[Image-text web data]
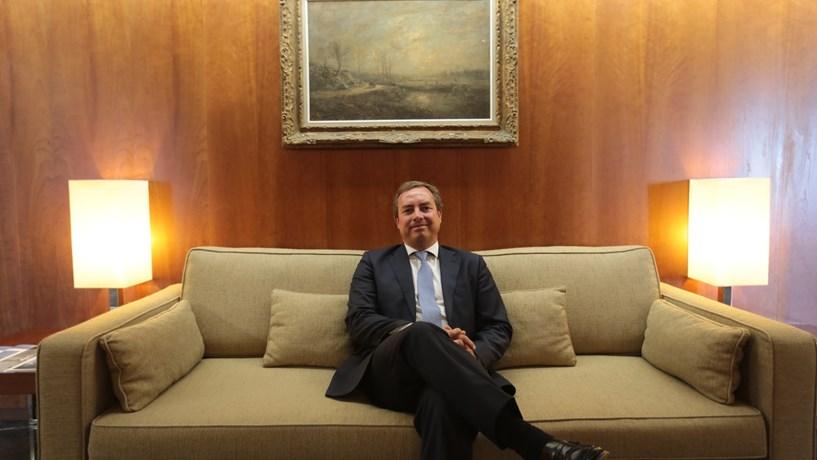 João Tiago Silveira lidera equipade Direito Público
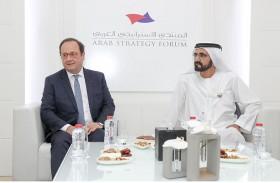 محمد بن راشد يستقبل فرانسوا هولاند على هامش المنتدى الاستراتيجي العربي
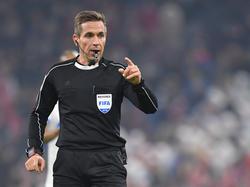 Schiedsrichter Tobias Stieler droht eine Sperre durch den DFB
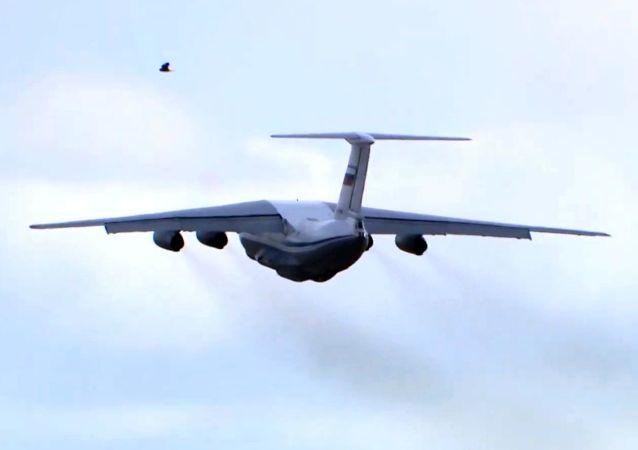 俄空天軍派航空隊向意大利提供抗疫援助
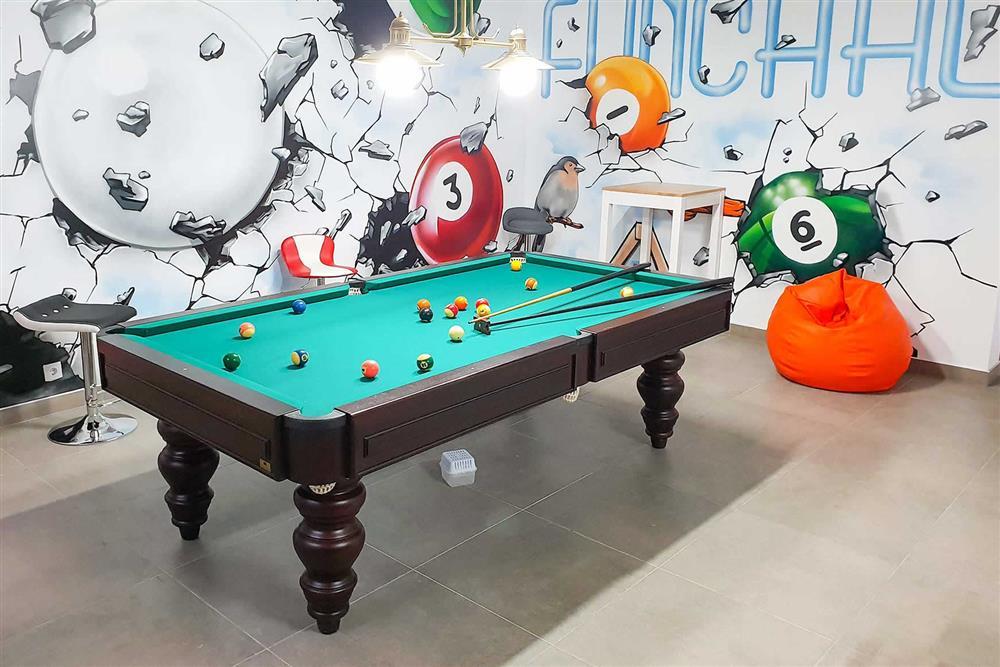 Pool table, games room at Villa Clementina, Funchal, Madeira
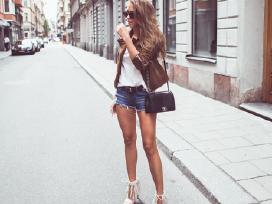 Plėšyti džinsiniai šortai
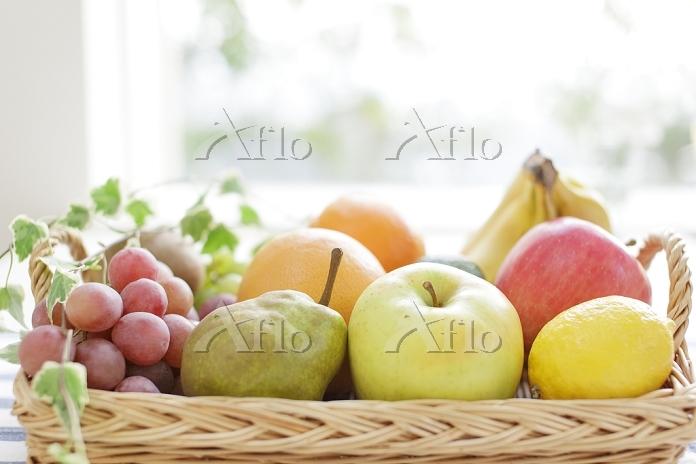 カゴに置かれたフルーツ集合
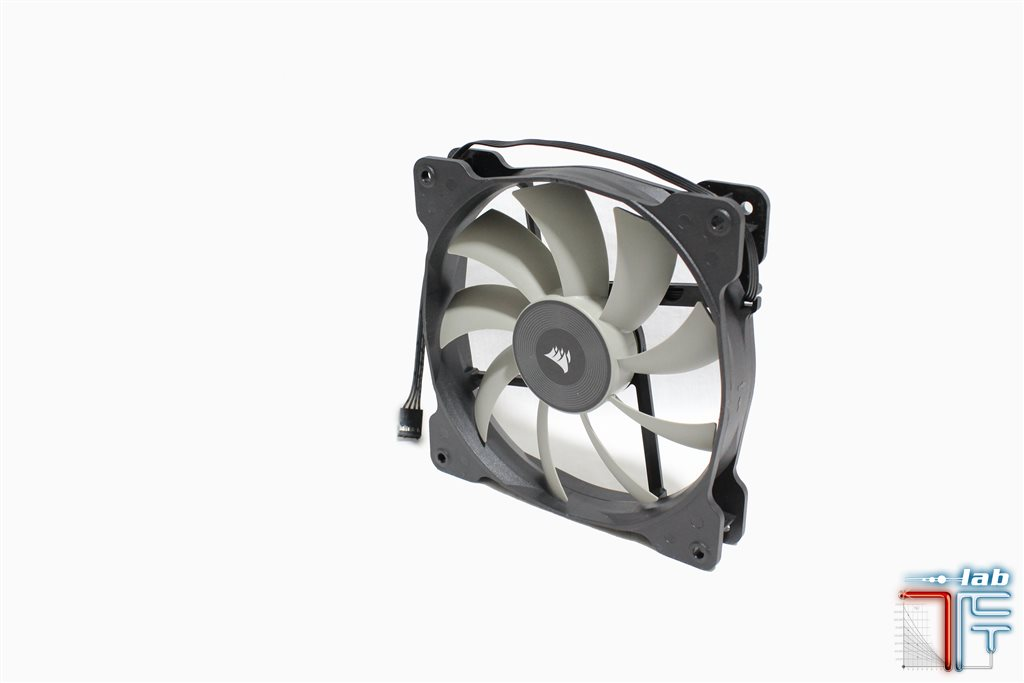 corsair h115i fan1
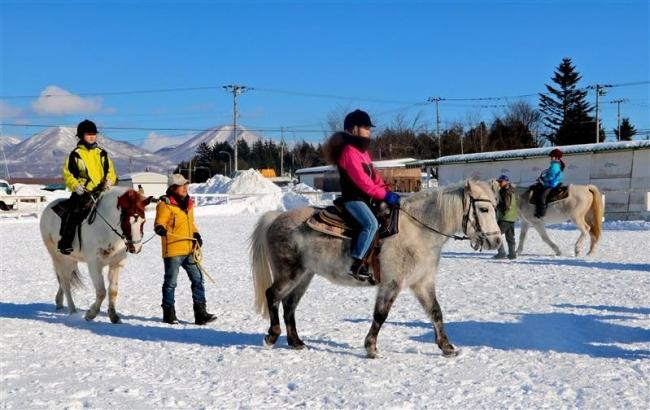 30人が初乗り楽しむ 鹿追・乗馬安全祈願祭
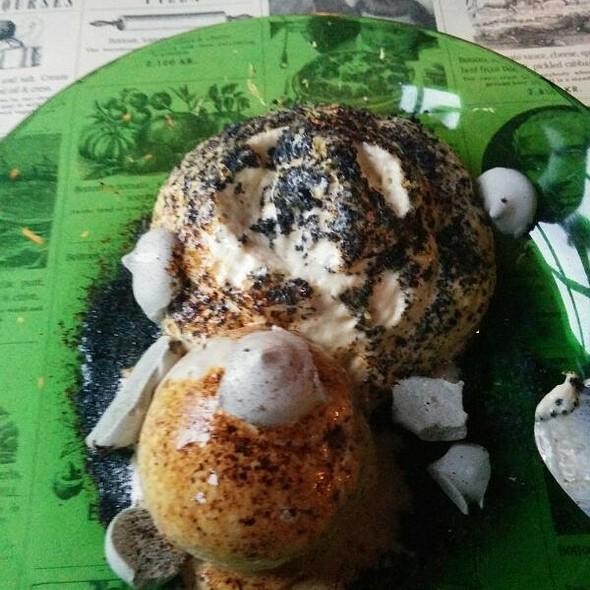 Coffee & Liquorice: Frozen, dried and foamy @ Hverfisgata 12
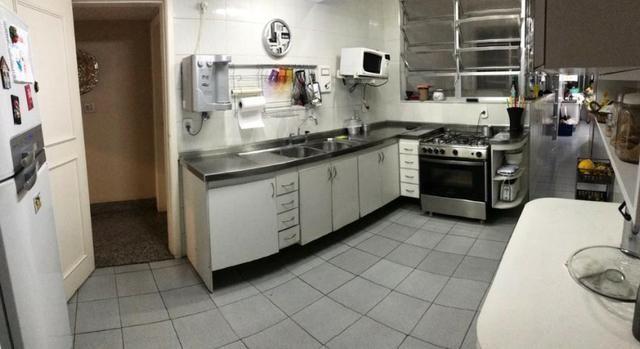 Vende-se Apt° Duplex com 06 suítes, 04 vagas de garagem, no Verbo Divino, BM!!! - Foto 18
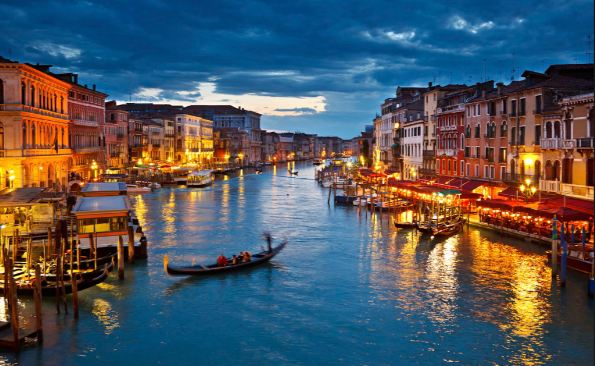 venice-and-its-lagoon-italy-top-best-beautiful-historical-places-in-the-world-2018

**Exercise requirements**
Would you transcribe all of the data exactly, apart from its pictures?

**Answer to the exercise**
 João Tiago Silveira lidera equipade Direito Público
 محمد بن راشد يستقبل فرانسوا هولاند على هامش المنتدى الاستراتيجي العربي
 Schiedsrichter Tobias Stieler droht eine Sperre durch den DFB
 俄空天軍派航空隊向意大利提供抗疫援助
 Pool table, games room at Villa Clementina, Funchal, Madeira
 Plėšyti džinsiniai šortai
 カゴに置かれたフルーツ集合
 corsair h115i fan1
 30人が初乗り楽しむ 鹿追・乗馬安全祈願祭
 Coffee & Liquorice: Frozen, dried and foamy @ Hverfisgata 12
 Vende-se Apt° Duplex com 06 suítes, 04 vagas de garagem, no Verbo Divino, BM!!! - Foto 18
 venice-and-its-lagoon-italy-top-best-beautiful-historical-places-in-the-world-2018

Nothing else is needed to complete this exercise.